To do
1 - Decide whether each statement agrees with the news report on the Eugene utility's lawsuit against California. Answer yes or no for each, quoting the words of the report that settle it. (a) During the 2000-01 energy crisis, EWEB sold power to California at market price. (b) About a year ago, California decided to go ahead with a lawsuit against EWEB. (c) EWEB went $30 million into debt from buying power.
2 - Write the next paragraph of the news report on the Eugene utility's lawsuit against California, picking up after its final sentence.

Source excerpt
━━━━━━

The union workers’ strike at the Eugene Water and Electric Board has ended, but now the city utility is suing the State of California to clear its name.
During the energy crisis of 2000-01, EWEB spokesman Marty Douglass said, the utility sold power to the State of California at market price- a price Douglass called “extremely high.” Since this sale, Douglass said, the California Department of Water Resources (DWR) has “periodically made noises about seeking refunds.”
Douglass said the noises amounted to DWR people talking in industry circles about perusing a lawsuit against EWEB. He said
about a year ago California looked into suing EWEB, but decided not to while keeping the option open.
Tom Dresslar, a spokesman for the attorney general of California who is representing the DWR, said “We’re still looking at the complaint. We will respond appropriately in court.”
Douglass said EWEB is simply looking for a statement from Lane County Circuit Court that would bar California from seeking legal recourse, to get them to “cool it,” and to “get this California cloud from over our heads.”
“We too had to purchase high-prices power,” Douglass said. “We don’t feel any refunds are due to us.”
He said EWEB went $30 million into debt from purchasing power in the high-priced market of the early days of the century.
“They would not prevail in any lawsuit against us,” Douglass said. “We’ve done nothing wrong.”

━━━━━━

Data records

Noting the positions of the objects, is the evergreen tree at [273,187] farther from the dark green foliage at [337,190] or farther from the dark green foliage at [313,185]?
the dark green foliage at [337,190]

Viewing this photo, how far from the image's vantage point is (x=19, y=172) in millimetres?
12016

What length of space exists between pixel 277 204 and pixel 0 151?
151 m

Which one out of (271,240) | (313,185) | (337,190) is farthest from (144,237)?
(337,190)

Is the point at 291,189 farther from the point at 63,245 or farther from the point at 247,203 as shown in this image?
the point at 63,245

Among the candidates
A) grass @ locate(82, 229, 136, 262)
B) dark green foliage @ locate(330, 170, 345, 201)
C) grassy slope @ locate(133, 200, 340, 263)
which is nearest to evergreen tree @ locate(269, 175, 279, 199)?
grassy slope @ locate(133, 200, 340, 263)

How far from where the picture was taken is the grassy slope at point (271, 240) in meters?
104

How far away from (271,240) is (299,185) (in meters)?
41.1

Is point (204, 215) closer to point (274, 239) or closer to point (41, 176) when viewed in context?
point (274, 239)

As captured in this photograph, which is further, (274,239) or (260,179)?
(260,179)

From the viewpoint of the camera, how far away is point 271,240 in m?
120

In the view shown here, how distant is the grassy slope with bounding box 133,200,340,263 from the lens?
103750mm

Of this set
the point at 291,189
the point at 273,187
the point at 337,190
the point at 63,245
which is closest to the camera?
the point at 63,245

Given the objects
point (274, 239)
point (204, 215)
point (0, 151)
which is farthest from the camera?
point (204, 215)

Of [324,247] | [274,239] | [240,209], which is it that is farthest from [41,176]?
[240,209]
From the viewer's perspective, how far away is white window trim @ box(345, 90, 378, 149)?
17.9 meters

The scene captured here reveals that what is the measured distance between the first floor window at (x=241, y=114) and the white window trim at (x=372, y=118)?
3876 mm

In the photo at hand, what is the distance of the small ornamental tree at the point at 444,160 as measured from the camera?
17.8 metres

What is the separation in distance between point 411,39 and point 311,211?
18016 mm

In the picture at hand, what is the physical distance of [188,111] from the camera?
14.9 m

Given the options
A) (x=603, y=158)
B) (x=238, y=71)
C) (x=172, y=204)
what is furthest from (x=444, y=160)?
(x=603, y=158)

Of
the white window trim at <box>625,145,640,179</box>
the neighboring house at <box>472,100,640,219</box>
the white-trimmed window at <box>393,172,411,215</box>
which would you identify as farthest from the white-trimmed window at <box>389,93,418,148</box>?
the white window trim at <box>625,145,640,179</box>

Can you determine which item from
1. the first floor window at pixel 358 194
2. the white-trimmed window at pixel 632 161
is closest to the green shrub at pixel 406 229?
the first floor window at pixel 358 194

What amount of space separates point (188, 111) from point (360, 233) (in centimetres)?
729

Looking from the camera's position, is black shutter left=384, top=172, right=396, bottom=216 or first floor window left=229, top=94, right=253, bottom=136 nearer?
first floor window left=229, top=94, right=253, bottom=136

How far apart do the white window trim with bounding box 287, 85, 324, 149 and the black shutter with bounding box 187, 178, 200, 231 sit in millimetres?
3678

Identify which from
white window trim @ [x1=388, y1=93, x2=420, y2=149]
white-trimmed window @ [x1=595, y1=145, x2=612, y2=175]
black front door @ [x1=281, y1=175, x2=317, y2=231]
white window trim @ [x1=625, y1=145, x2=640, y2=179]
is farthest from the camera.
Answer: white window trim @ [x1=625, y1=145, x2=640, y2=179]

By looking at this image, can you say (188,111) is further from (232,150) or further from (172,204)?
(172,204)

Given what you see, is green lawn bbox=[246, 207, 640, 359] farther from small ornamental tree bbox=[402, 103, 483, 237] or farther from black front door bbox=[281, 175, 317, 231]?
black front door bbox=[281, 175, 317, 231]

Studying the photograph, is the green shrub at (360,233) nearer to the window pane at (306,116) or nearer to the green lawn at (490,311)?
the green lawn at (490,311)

━━━━━━

Replies
1 -
(a) Yes: "the utility sold power to the State of California at market price"
(b) No: "decided not to while keeping the option open"
(c) Yes: "EWEB went $30 million into debt"

2 -
The utility and members of the International Brotherhood of Electrical Workers (IBEW) who had been on strike will work on approving a new contract during the comingweeks. The workers, who initially demanded expanded health care benefits, Veterans Day as a paid holiday and extra pay for the first three
months of this year, achieved two of their three goals in the
new contract.
After the three-year contract expired Dec. 31, 2005, EWEB and the union decided to extend the contract for three months. EWEB raised the wages of some of its employees on April 1, and
the union said these raises should apply to wages paid during the first three months spent in negotiations. EWEB officials disagreed.
“We said ‘no, we’re not gonna do that,” Douglass said.
“We asked them about 175 times ‘which one do you want us to negotiate on,” Assistant Business Manager for the IBEW local 659 Lennie Ellis said. “They kept saying ‘pick one.’”
Douglass said the health benefits were a shoe-in. The workers had to chose between the money and the holiday.
“We were thinking they would leave (Veterans Day) out,” Douglass said. “To our surprise, they did just the opposite.”
The workers decided to keep up the demand for Veterans Day because it would affect all workers permanently , Ellis said.
Both Ellis and Douglass said most of the workers were happy to return to their jobs.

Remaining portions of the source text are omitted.